# Directions
A) Please decide whether each statement agrees with the integral walkthrough, answering yes or no and quoting the deciding words: (i) The problem is handled with u-substitution. (ii) C is called the constant of integration. (iii) F(x) is named as the integrand.
B) List each symbol that the integral walkthrough defines after "where:", together with what it calls that symbol.
C) Write the next part of the integral walkthrough, starting after its last sentence.

# Supplied passage
########################################
Indefinite integrals are written in the form of `int f(x) dx = F(x) +C`

 where: `f(x)` as the integrand

           `F(x)` as the anti-derivative function 

           `C`  as the arbitrary constant known as constant of integration

For the given  integral problem `int sec^3(pix) dx` , we may evaluate this using u-substitution.

Let: `u = pix` then `du = pi dx` or  `(du)/pi =dx` .

The integral becomes:

`int sec^3(pix) dx =int sec^3(u) * (du)/pi`

 Apply the basic properties of integration: `int c*f(x) dx= c int f(x) dx` .
########################################
# Data excerpt
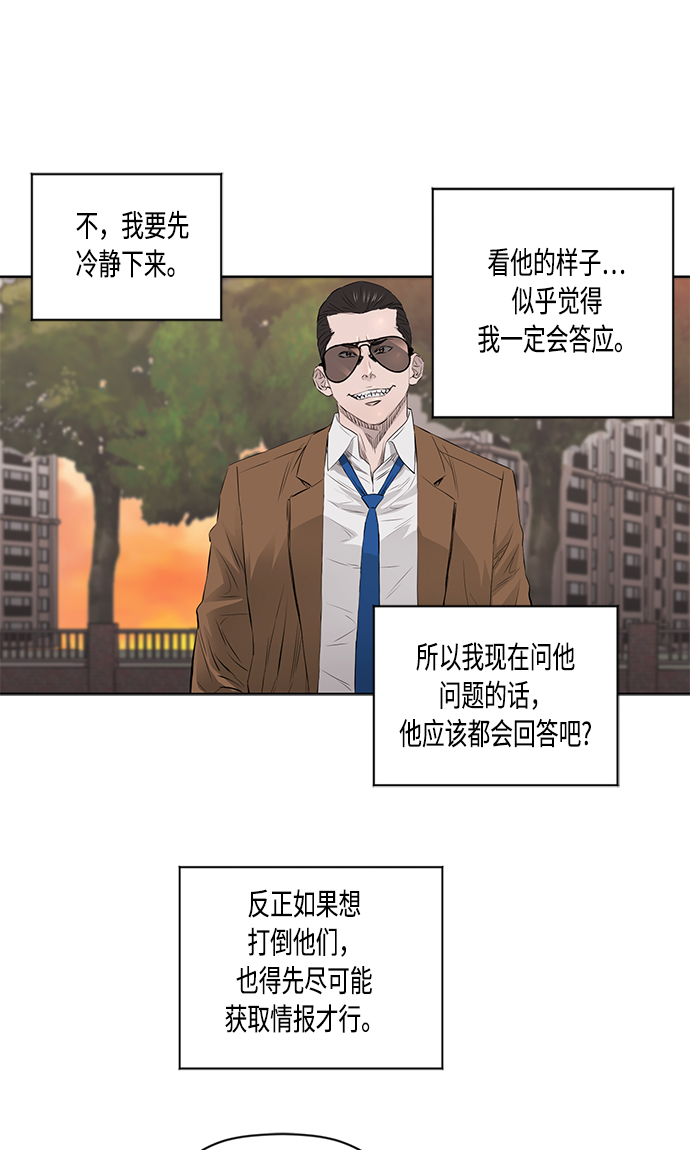 [第2季] 第20话6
########################################
# Answers to the exercise
A)
(i) Yes: "we may evaluate this using u-substitution"
(ii) Yes: "`C`  as the arbitrary constant known as constant of integration"
(iii) No: "`F(x)` as the anti-derivative function"

B)
- f(x): the integrand
- F(x): the anti-derivative function
- C: the arbitrary constant known as constant of integration

C)
`int sec^3(u) * (du)/pi =1/piint sec^3(u) du`

Apply integration formula for secant function:

`int sec^n(x) dx = (sec^(n-1)(x)sin(x))/(n-1) + (n-2)/(n-1) int sec^(n-2)(x) dx`

We get:

`1/piint sec^3(u) du =1/pi [(sec^(3-1)(u)sin(u))/(3-1) + (3-2)/(3-1) int sec^(3-2)(u) du]`

        `=1/pi [(sec^2(u)sin(u))/(2) + (1)/(2) int sec^(1)(u) du]`

For the integral of  `int sec^(1)(u) du` or  `int sec^(u) du` , we may apply `int sec(theta) d theta = ln(sec(theta)+tan(theta))+C` .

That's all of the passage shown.